**Required task**: Continue the setup instructions for the analysis repository from their final sentence onward.

**Excerpt**:
Please note that many of the analyses shown here (alignment, mutation calling and diversity index computation, FDR estimation, hotspot / coldspot finding, smoothed read creation / assembly, link graph creation, mutation matrices, coverage vs. skew plots) have been ported to the strainFlye repository.
strainFlye's code should be easier to use and more well-tested than the code here -- so, if you would like to replicate these sorts of analyses on another dataset, I recommend using strainFlye instead of this messy code if possible. (These instructions are primarily here for the sake of reproducibility.)
If you have any questions about getting things running or how things in this repository work, please feel free to reach out. This code was primarily run on an Ubuntu 16.04 system.
Most of the relevant "dependency" software for these analyses we used (e.g. minimap2, samtools, pysam, ...) was installed using conda (and pip inside of conda, in some cases). This section assumes you have conda installed.
First, let's download this repository's code:
git clone https://github.com/fedarko/sheepgut.git
cd sheepgut
Now, we need to install dependencies. We use mamba to do this because it's fast, but using the default conda installer should also work fine.
# Install mamba: https://mamba.readthedocs.io/en/latest/installation.html
conda install mamba -n base -c conda-forge
# Now install our packages using mamba
mamba env create -f environment.yml
This creates a conda environment named sheepgut
that you can use for the bulk
of these analyses. (Exceptions -- that is, analyses that require additional
software to be installed -- are detailed below.)
The main two inputs to these analyses are reads and an assembly graph
produced from these reads.
You can download a copy of the assembly graph from
Zenodo. Once you've downloaded it, please
update the corresponding path in config/input-graph
(a few of the scripts
will make use of this path).
Similarly, you should then download reads and update the path in
config/input-reads
accordingly. (Since the reads will probably span multiple
files, you can separate filenames by spaces -- this is done in
config/input-reads
, as of writing.)
Please note that, although the config
folder is referenced by many of the
analyses in this repository, there are still many analyses here that directly
point to these or other SheepGut-related files. To reiterate the point above, I
strongly recommend using the
strainFlye pipeline code for arbitrary
datasets.
Run the following commands in the terminal:
# Run "main workflow" (do alignment, etc.)
cd main-workflow/
./RUN-ME.sh
This will create a folder in main-workflow/
named output/
; this folder will
contain a BAM file corresponding to the filtered alignment
(main-workflow/output/fully-filtered-and-sorted-aln.bam
), as well as a
"pickle" file containing pileup data for the three selected MAGs
(main-workflow/output/seq2pos2pileup.pickle
).
The "pickle" file is an inefficient way of making pileup access easy for a small set of MAGs; the actual strainFlye codebase doesn't need to use this, since it just uses pysam directly.
These steps are optional (we include CheckM, Prodigal, barrnap, read stats, and LoFreq outputs in this repository). For each of these sets of commands, we assume that you are located in the root of the repository.

**Record set**:
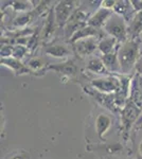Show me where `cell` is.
<instances>
[{
	"mask_svg": "<svg viewBox=\"0 0 142 159\" xmlns=\"http://www.w3.org/2000/svg\"><path fill=\"white\" fill-rule=\"evenodd\" d=\"M57 24L55 20V15H54V9H51L48 13L47 19H46V24L44 25L43 33H42V39L47 42L53 36L54 32H55V28Z\"/></svg>",
	"mask_w": 142,
	"mask_h": 159,
	"instance_id": "cell-14",
	"label": "cell"
},
{
	"mask_svg": "<svg viewBox=\"0 0 142 159\" xmlns=\"http://www.w3.org/2000/svg\"><path fill=\"white\" fill-rule=\"evenodd\" d=\"M128 100L142 109V74L138 72L133 75Z\"/></svg>",
	"mask_w": 142,
	"mask_h": 159,
	"instance_id": "cell-10",
	"label": "cell"
},
{
	"mask_svg": "<svg viewBox=\"0 0 142 159\" xmlns=\"http://www.w3.org/2000/svg\"><path fill=\"white\" fill-rule=\"evenodd\" d=\"M115 4H116L115 0H105V1H102L101 7H104V9H107V10H112L113 11Z\"/></svg>",
	"mask_w": 142,
	"mask_h": 159,
	"instance_id": "cell-26",
	"label": "cell"
},
{
	"mask_svg": "<svg viewBox=\"0 0 142 159\" xmlns=\"http://www.w3.org/2000/svg\"><path fill=\"white\" fill-rule=\"evenodd\" d=\"M33 18H34L33 12H27V13H25V14L20 15L19 17H17V18L14 20L13 25H14L15 27H19V28L25 27V25H27L28 24H30L33 20Z\"/></svg>",
	"mask_w": 142,
	"mask_h": 159,
	"instance_id": "cell-22",
	"label": "cell"
},
{
	"mask_svg": "<svg viewBox=\"0 0 142 159\" xmlns=\"http://www.w3.org/2000/svg\"><path fill=\"white\" fill-rule=\"evenodd\" d=\"M131 12H135L133 6H131V1H116L115 7H113V13L118 14L120 16H122L123 18H126L128 16V13ZM131 14V13H130Z\"/></svg>",
	"mask_w": 142,
	"mask_h": 159,
	"instance_id": "cell-20",
	"label": "cell"
},
{
	"mask_svg": "<svg viewBox=\"0 0 142 159\" xmlns=\"http://www.w3.org/2000/svg\"><path fill=\"white\" fill-rule=\"evenodd\" d=\"M139 154H140V156L142 157V141L140 142V144H139Z\"/></svg>",
	"mask_w": 142,
	"mask_h": 159,
	"instance_id": "cell-29",
	"label": "cell"
},
{
	"mask_svg": "<svg viewBox=\"0 0 142 159\" xmlns=\"http://www.w3.org/2000/svg\"><path fill=\"white\" fill-rule=\"evenodd\" d=\"M11 3H12L11 7L16 12L27 13V11L29 10V7H30V2H28V1H13Z\"/></svg>",
	"mask_w": 142,
	"mask_h": 159,
	"instance_id": "cell-24",
	"label": "cell"
},
{
	"mask_svg": "<svg viewBox=\"0 0 142 159\" xmlns=\"http://www.w3.org/2000/svg\"><path fill=\"white\" fill-rule=\"evenodd\" d=\"M112 124V118L107 116V115L100 114L99 116L95 118V132H97L98 137L101 140L104 139L105 135L109 132Z\"/></svg>",
	"mask_w": 142,
	"mask_h": 159,
	"instance_id": "cell-13",
	"label": "cell"
},
{
	"mask_svg": "<svg viewBox=\"0 0 142 159\" xmlns=\"http://www.w3.org/2000/svg\"><path fill=\"white\" fill-rule=\"evenodd\" d=\"M119 43H119L116 38H113L112 36L104 37V38H102V39H100L99 43H98V50H99L103 55L109 54V53H112L118 50V48L120 47Z\"/></svg>",
	"mask_w": 142,
	"mask_h": 159,
	"instance_id": "cell-15",
	"label": "cell"
},
{
	"mask_svg": "<svg viewBox=\"0 0 142 159\" xmlns=\"http://www.w3.org/2000/svg\"><path fill=\"white\" fill-rule=\"evenodd\" d=\"M98 43L99 42L97 38H86V39L77 40L72 43V46L76 54L84 57L94 54L98 49Z\"/></svg>",
	"mask_w": 142,
	"mask_h": 159,
	"instance_id": "cell-7",
	"label": "cell"
},
{
	"mask_svg": "<svg viewBox=\"0 0 142 159\" xmlns=\"http://www.w3.org/2000/svg\"><path fill=\"white\" fill-rule=\"evenodd\" d=\"M86 69L88 71H90L91 73L100 74V75H103V76L112 75L109 71L106 69V67H105L103 61L101 60V58H99V57L90 58V60L87 61Z\"/></svg>",
	"mask_w": 142,
	"mask_h": 159,
	"instance_id": "cell-17",
	"label": "cell"
},
{
	"mask_svg": "<svg viewBox=\"0 0 142 159\" xmlns=\"http://www.w3.org/2000/svg\"><path fill=\"white\" fill-rule=\"evenodd\" d=\"M142 109L138 107L135 103L127 100L124 106L121 109V129L124 139H127L128 132L134 124L136 123L137 119L140 116Z\"/></svg>",
	"mask_w": 142,
	"mask_h": 159,
	"instance_id": "cell-3",
	"label": "cell"
},
{
	"mask_svg": "<svg viewBox=\"0 0 142 159\" xmlns=\"http://www.w3.org/2000/svg\"><path fill=\"white\" fill-rule=\"evenodd\" d=\"M1 65L6 66L14 72L16 75H22V74H31V75H39L34 71H32L27 65L21 63V61L14 57H1Z\"/></svg>",
	"mask_w": 142,
	"mask_h": 159,
	"instance_id": "cell-8",
	"label": "cell"
},
{
	"mask_svg": "<svg viewBox=\"0 0 142 159\" xmlns=\"http://www.w3.org/2000/svg\"><path fill=\"white\" fill-rule=\"evenodd\" d=\"M27 52H28V47H25V46H22V45L13 46L12 57L21 61L22 58H24V56L27 54Z\"/></svg>",
	"mask_w": 142,
	"mask_h": 159,
	"instance_id": "cell-23",
	"label": "cell"
},
{
	"mask_svg": "<svg viewBox=\"0 0 142 159\" xmlns=\"http://www.w3.org/2000/svg\"><path fill=\"white\" fill-rule=\"evenodd\" d=\"M90 85H91V88L103 92V93L116 94L121 89V80L120 76L112 74V75L101 76V78L91 80Z\"/></svg>",
	"mask_w": 142,
	"mask_h": 159,
	"instance_id": "cell-4",
	"label": "cell"
},
{
	"mask_svg": "<svg viewBox=\"0 0 142 159\" xmlns=\"http://www.w3.org/2000/svg\"><path fill=\"white\" fill-rule=\"evenodd\" d=\"M25 65H27L28 67L31 69V70L34 71V72H36L37 74H39L38 72L45 73L46 68H47L45 61H44L43 58H40V57H33V58H31V60L28 61V63L25 64ZM39 75H42V74H39Z\"/></svg>",
	"mask_w": 142,
	"mask_h": 159,
	"instance_id": "cell-21",
	"label": "cell"
},
{
	"mask_svg": "<svg viewBox=\"0 0 142 159\" xmlns=\"http://www.w3.org/2000/svg\"><path fill=\"white\" fill-rule=\"evenodd\" d=\"M11 159H25V154H17V155L13 156Z\"/></svg>",
	"mask_w": 142,
	"mask_h": 159,
	"instance_id": "cell-28",
	"label": "cell"
},
{
	"mask_svg": "<svg viewBox=\"0 0 142 159\" xmlns=\"http://www.w3.org/2000/svg\"><path fill=\"white\" fill-rule=\"evenodd\" d=\"M142 33V11L136 12L131 17V25L128 27V39H135Z\"/></svg>",
	"mask_w": 142,
	"mask_h": 159,
	"instance_id": "cell-16",
	"label": "cell"
},
{
	"mask_svg": "<svg viewBox=\"0 0 142 159\" xmlns=\"http://www.w3.org/2000/svg\"><path fill=\"white\" fill-rule=\"evenodd\" d=\"M86 38H97V39H99V38H104V37H103L102 30L95 29V28L90 27V25H87L83 29L79 30L76 33H74L73 36L69 39V43H73L77 42V40L86 39Z\"/></svg>",
	"mask_w": 142,
	"mask_h": 159,
	"instance_id": "cell-12",
	"label": "cell"
},
{
	"mask_svg": "<svg viewBox=\"0 0 142 159\" xmlns=\"http://www.w3.org/2000/svg\"><path fill=\"white\" fill-rule=\"evenodd\" d=\"M45 53L54 58H65L70 55V50L65 45L55 43V45H51L46 48Z\"/></svg>",
	"mask_w": 142,
	"mask_h": 159,
	"instance_id": "cell-19",
	"label": "cell"
},
{
	"mask_svg": "<svg viewBox=\"0 0 142 159\" xmlns=\"http://www.w3.org/2000/svg\"><path fill=\"white\" fill-rule=\"evenodd\" d=\"M103 31H105L109 36L116 38L121 43L128 39V27L126 25L125 19L115 13L107 20Z\"/></svg>",
	"mask_w": 142,
	"mask_h": 159,
	"instance_id": "cell-2",
	"label": "cell"
},
{
	"mask_svg": "<svg viewBox=\"0 0 142 159\" xmlns=\"http://www.w3.org/2000/svg\"><path fill=\"white\" fill-rule=\"evenodd\" d=\"M113 14L112 10H107L104 7H100L95 11L91 16L89 17L87 25L90 27H94L95 29H102L104 28L105 24L107 22V20L112 17V15Z\"/></svg>",
	"mask_w": 142,
	"mask_h": 159,
	"instance_id": "cell-9",
	"label": "cell"
},
{
	"mask_svg": "<svg viewBox=\"0 0 142 159\" xmlns=\"http://www.w3.org/2000/svg\"><path fill=\"white\" fill-rule=\"evenodd\" d=\"M84 90L86 91V93L91 96L100 105H102L103 107L107 108L108 110H110V111L116 112L119 109L117 100H116V94L103 93V92L95 90L94 88H87V89L84 88Z\"/></svg>",
	"mask_w": 142,
	"mask_h": 159,
	"instance_id": "cell-6",
	"label": "cell"
},
{
	"mask_svg": "<svg viewBox=\"0 0 142 159\" xmlns=\"http://www.w3.org/2000/svg\"><path fill=\"white\" fill-rule=\"evenodd\" d=\"M118 50L112 53H109V54L102 55V57H101V60L104 63L105 67H106V69L110 73H121L120 64H119L118 60Z\"/></svg>",
	"mask_w": 142,
	"mask_h": 159,
	"instance_id": "cell-18",
	"label": "cell"
},
{
	"mask_svg": "<svg viewBox=\"0 0 142 159\" xmlns=\"http://www.w3.org/2000/svg\"><path fill=\"white\" fill-rule=\"evenodd\" d=\"M136 68H137V72L142 74V58L139 60L138 64H137V66H136Z\"/></svg>",
	"mask_w": 142,
	"mask_h": 159,
	"instance_id": "cell-27",
	"label": "cell"
},
{
	"mask_svg": "<svg viewBox=\"0 0 142 159\" xmlns=\"http://www.w3.org/2000/svg\"><path fill=\"white\" fill-rule=\"evenodd\" d=\"M76 3H80L73 0H63L59 1L54 7V15L57 27H65L73 12L76 10Z\"/></svg>",
	"mask_w": 142,
	"mask_h": 159,
	"instance_id": "cell-5",
	"label": "cell"
},
{
	"mask_svg": "<svg viewBox=\"0 0 142 159\" xmlns=\"http://www.w3.org/2000/svg\"><path fill=\"white\" fill-rule=\"evenodd\" d=\"M47 70H53L55 72L62 74V78H71V76L76 75L77 72V67L73 63V61H66L61 64H54V65H48L46 68Z\"/></svg>",
	"mask_w": 142,
	"mask_h": 159,
	"instance_id": "cell-11",
	"label": "cell"
},
{
	"mask_svg": "<svg viewBox=\"0 0 142 159\" xmlns=\"http://www.w3.org/2000/svg\"><path fill=\"white\" fill-rule=\"evenodd\" d=\"M97 148H101L102 150H104L105 152L109 153V154H115V153H119L122 151V145L119 144V143H115V144H109V145H104V147H98Z\"/></svg>",
	"mask_w": 142,
	"mask_h": 159,
	"instance_id": "cell-25",
	"label": "cell"
},
{
	"mask_svg": "<svg viewBox=\"0 0 142 159\" xmlns=\"http://www.w3.org/2000/svg\"><path fill=\"white\" fill-rule=\"evenodd\" d=\"M118 60L122 74H128L139 61V43L136 39H127L120 43L118 50Z\"/></svg>",
	"mask_w": 142,
	"mask_h": 159,
	"instance_id": "cell-1",
	"label": "cell"
}]
</instances>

**Exercise output**:
cd inspect-seqs/
./checkm.sh
cd inspect-seqs/
./prodigal.py
cd inspect-seqs/
./barrnap.sh
cd inspect-seqs/
./read-stats.py
Note that you will need to install LoFreq to
run this script, and that this is not included in the environment.yml
file
shown above. When I needed to run LoFreq, I wound up creating a new conda
environment just for installing / running LoFreq.
(Also, this assumes that you have already run main-workflow/RUN-ME.sh
and
created an alignment.)
cd main-workflow/
# Create a BAM file for just the three selected MAGs (saves time)
./filter-bam-to-selected-mags.sh
# Run LoFreq using it
./run-lofreq.py
# Output info on how many positions LoFreq called multiple variants at
# in the three selected MAGs
cd ../misc-scripts
./find_multivariant_pos_lofreq.py
We have now set the stage for running the analysis notebooks in this repository. These notebooks contain most of the "higher-level" analyses shown in our paper, and create most of the figures shown there.
You can run notebooks in the notebooks/
folder by starting a Jupyter notebook server
(see e.g. this documentation)
from within this directory, then opening up any of the notebooks. You can also
run individual notebooks from the command line directly
using the RUN-NTBK.py
Python script located within this repository (this may
be useful for some of the notebooks which take a while to run).
When trying to log in to a Jupyter notebook session, you get an error that
shows up in the browser as 500: Internal Server Error
.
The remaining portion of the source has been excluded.